Only about half the 35 or so scholars have sponsors. Come on folks do the right thing and call Kirlin and sponsor a student. She can be reached at 262-3065.

We will be engaging our CLC scholar here at the CSBJ. After all, we are a sales and marketing organization that just happens to put out an award-winning newspaper and Brittney is a marketing major.

On Saturday night, CSBJ received six best newspaper awards from the Colorado Press Association.

  • Best Business Story — First place (Rob Larimer)
  • Best Series — Third place (John Hazlehurst)
  • Best Humorous Column — Second place (John Hazlehurst)
  • Best Headline Writing — Second place (Rob Larimer)
  • Best Use of Color — Second place (Rowdy Tompkins)
  • Best Small Space Ad — First place (Rowdy Tompkins)

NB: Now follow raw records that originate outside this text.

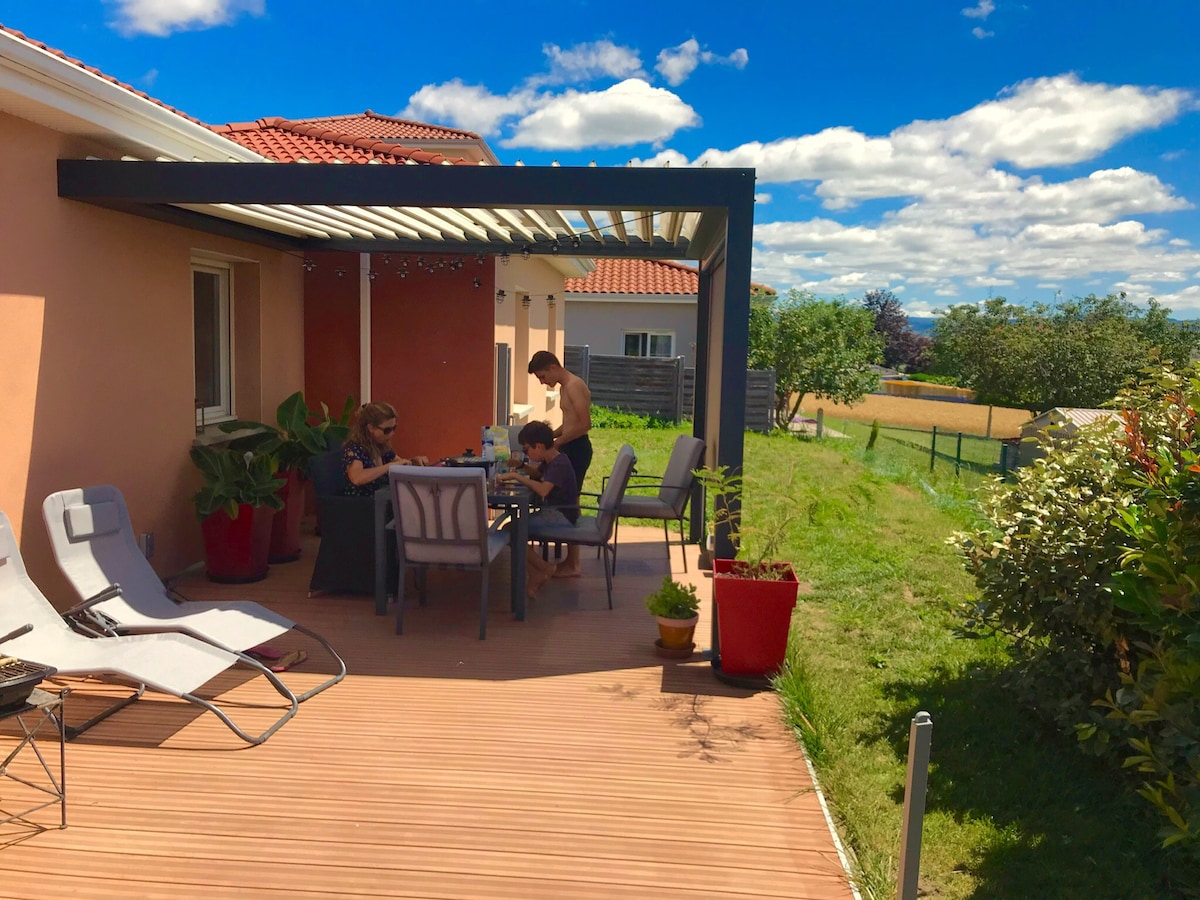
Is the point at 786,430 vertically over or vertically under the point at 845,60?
under

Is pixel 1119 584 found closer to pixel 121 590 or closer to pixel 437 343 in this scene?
pixel 121 590

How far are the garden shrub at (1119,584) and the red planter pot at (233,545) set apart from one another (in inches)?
185

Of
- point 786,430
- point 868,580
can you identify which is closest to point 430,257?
point 868,580

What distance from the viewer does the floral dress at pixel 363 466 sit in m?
6.46

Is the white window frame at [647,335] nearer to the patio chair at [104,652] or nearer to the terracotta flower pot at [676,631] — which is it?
the terracotta flower pot at [676,631]

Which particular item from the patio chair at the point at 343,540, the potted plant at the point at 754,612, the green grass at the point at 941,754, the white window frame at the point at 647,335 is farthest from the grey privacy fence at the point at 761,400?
the potted plant at the point at 754,612

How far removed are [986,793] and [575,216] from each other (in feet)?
16.9

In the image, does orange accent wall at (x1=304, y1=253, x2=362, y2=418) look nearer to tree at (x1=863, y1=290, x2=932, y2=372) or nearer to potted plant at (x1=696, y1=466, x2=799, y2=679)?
potted plant at (x1=696, y1=466, x2=799, y2=679)

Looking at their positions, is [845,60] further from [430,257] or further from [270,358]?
[270,358]

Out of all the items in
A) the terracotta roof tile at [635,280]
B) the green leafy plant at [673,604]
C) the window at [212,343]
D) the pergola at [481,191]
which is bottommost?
the green leafy plant at [673,604]

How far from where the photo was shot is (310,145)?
7887mm

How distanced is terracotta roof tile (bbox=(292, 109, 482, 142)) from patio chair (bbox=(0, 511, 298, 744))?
10.9m

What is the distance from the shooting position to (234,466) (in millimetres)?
6844

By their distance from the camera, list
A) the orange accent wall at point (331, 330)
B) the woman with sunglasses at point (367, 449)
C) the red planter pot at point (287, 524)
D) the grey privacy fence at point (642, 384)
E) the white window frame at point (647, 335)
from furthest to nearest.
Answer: the white window frame at point (647, 335)
the grey privacy fence at point (642, 384)
the orange accent wall at point (331, 330)
the red planter pot at point (287, 524)
the woman with sunglasses at point (367, 449)
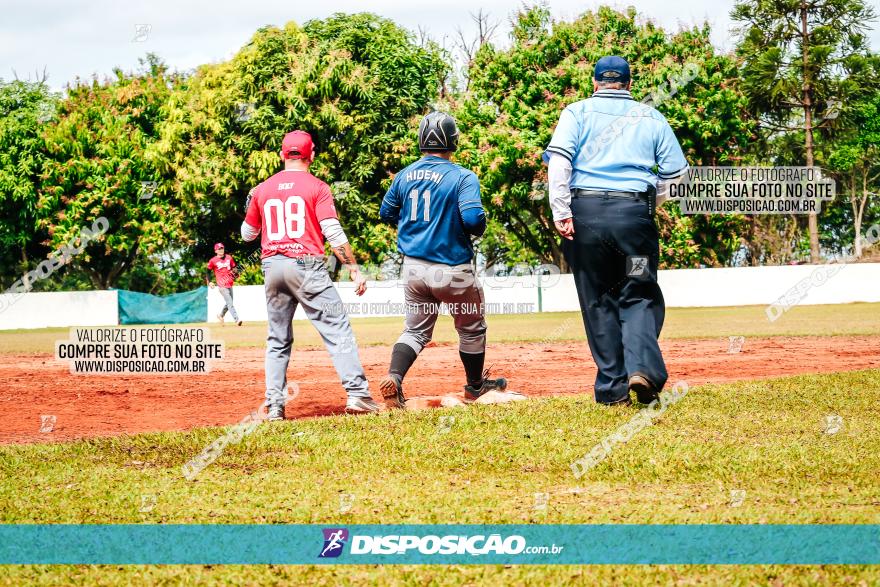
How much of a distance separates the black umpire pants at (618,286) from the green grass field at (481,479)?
1.00 feet

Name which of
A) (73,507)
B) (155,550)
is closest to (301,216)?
(73,507)

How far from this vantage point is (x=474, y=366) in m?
7.80

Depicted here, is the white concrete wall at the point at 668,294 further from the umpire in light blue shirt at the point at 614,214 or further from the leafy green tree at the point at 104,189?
the umpire in light blue shirt at the point at 614,214

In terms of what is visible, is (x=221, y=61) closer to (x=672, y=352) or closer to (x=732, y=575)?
(x=672, y=352)

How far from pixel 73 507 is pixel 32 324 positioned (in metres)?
37.8

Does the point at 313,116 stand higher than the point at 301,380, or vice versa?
the point at 313,116

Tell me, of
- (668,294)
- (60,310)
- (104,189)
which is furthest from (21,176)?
(668,294)

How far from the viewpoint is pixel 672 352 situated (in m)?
13.9

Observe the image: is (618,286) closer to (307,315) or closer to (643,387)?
(643,387)

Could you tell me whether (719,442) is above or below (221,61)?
below

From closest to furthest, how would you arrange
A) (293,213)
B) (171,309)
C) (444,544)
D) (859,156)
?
(444,544)
(293,213)
(171,309)
(859,156)

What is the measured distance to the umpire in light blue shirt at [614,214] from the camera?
21.4 feet

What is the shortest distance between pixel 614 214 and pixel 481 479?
2.59m

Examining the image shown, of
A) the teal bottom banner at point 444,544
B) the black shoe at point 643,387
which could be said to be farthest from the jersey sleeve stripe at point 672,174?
→ the teal bottom banner at point 444,544
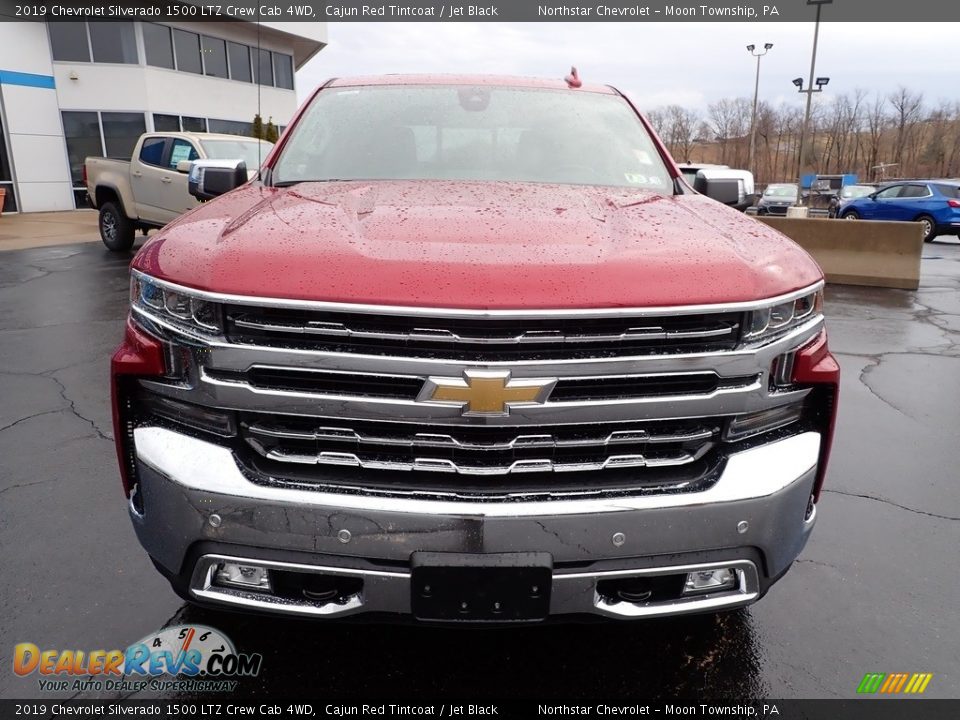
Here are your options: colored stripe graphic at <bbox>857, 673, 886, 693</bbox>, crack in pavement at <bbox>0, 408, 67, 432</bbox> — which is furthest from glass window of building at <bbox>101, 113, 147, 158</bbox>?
colored stripe graphic at <bbox>857, 673, 886, 693</bbox>

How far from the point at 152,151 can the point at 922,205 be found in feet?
63.4

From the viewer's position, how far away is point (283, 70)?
2888 cm

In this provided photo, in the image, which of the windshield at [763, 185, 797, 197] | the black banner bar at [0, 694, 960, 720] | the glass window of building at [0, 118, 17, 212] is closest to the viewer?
the black banner bar at [0, 694, 960, 720]

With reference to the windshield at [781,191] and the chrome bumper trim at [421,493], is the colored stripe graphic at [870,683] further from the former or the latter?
the windshield at [781,191]

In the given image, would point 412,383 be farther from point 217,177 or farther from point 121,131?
point 121,131

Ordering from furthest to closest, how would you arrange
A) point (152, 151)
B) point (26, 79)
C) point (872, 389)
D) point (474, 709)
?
1. point (26, 79)
2. point (152, 151)
3. point (872, 389)
4. point (474, 709)

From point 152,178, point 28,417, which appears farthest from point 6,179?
point 28,417

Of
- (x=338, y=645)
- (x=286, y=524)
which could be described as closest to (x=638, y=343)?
(x=286, y=524)

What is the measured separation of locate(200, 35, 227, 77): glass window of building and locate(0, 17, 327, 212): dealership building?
0.04 m

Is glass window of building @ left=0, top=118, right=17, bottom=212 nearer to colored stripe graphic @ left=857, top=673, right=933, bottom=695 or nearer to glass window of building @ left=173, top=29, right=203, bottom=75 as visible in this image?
glass window of building @ left=173, top=29, right=203, bottom=75

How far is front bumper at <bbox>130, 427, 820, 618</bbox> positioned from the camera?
168 centimetres

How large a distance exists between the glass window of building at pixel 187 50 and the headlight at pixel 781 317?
25864 mm

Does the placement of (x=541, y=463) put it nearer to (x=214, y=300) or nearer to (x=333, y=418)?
(x=333, y=418)

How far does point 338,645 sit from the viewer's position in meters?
2.33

And in the Society of Professional Journalists 2006 contest, John Hazlehurst has won multiple awards, which have not been announced yet.

Never say these things

Like most of you, I have older files that need a good “going-through” from years gone by. I still have some files from when I worked at The Tribune, a Freedom Communications property in Fort Pierce, Fla.

I came across a document recently that I am going to breathe some life into.

Sometime in the mid-1990s John R. Graham of Graham Communications in Quincy, Mass., put a short piece together that I think is still pertinent today. Even with all the business books du jour, this short piece stands solid in our business dealings.

If you ever want to be considered a “star” performer consider this, a list of “nevers.”

Never say:

  • “They didn’t get back to me” or “They are getting back to me.” Both are equally disastrous. Expecting someone to get back to you stops the action. Take the initiative.
  • “I thought someone else was taking care of that.” Excuses indicate a roadblock to action. Always ask questions to keep things moving.
  • “No one ever told me.” Let a supervisor hear you talk this way often and you will have made a very clear statement about the way you work. You operate in a tunnel, oblivious to everything that is going on around you.
  • “I didn’t have time.” And don’t bother with “I was too busy,” either. If you find yourself saying things like this you are writing your employment obituary.
  • “I didn’t think to ask about that.” An inability to see down the road might indicate that you lack the ability to understand and grasp relationships. The message in business today is clear. The only measure for success is performance. Whatever the roadblocks, it is your job to remove them. If not, you’ll be perceived as one of them.

I think I am going to take these sayings to heart.